YOUR TASK: Copy word for word the lines of the material below, starting at the line that contains "this 750×562 image." and ending at the line that contains "rusty pipe [258, 422, 370, 458]", including both of those lines and nothing else.

EXTRACTED DATA:
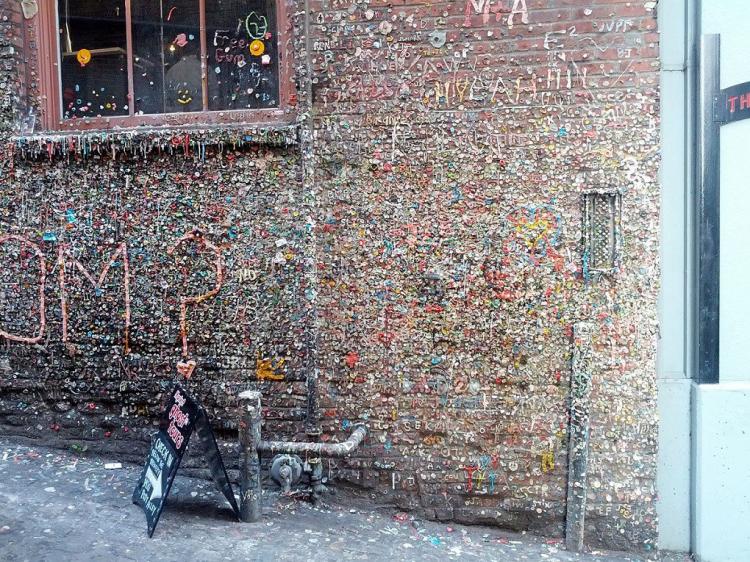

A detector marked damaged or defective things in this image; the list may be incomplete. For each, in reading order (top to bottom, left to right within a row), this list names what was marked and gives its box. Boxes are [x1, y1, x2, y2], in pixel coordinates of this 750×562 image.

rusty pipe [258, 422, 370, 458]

---

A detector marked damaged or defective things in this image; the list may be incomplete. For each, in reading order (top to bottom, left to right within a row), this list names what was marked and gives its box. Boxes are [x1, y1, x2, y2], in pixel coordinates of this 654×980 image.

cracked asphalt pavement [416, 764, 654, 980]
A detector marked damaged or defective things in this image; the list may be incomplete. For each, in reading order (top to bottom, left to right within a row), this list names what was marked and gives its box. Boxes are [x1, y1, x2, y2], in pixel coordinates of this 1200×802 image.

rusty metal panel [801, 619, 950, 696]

* * *

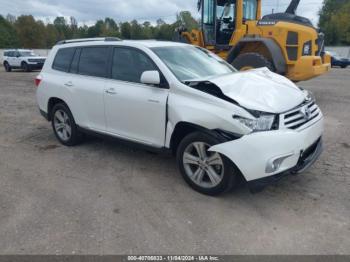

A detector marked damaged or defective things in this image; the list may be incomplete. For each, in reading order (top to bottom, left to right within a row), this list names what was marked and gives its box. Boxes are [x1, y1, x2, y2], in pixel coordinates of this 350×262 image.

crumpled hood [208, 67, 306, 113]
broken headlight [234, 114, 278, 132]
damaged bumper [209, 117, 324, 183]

THE REPLY:
A detector marked damaged or defective things in this image; the list may be incomplete. For each, in reading order (top to bottom, left to right within a row), this list names what was marked and gives its box. Boxes are [x1, y1, x2, y2], in pixel coordinates of this 750×562 image.

rusty pipe [258, 422, 370, 458]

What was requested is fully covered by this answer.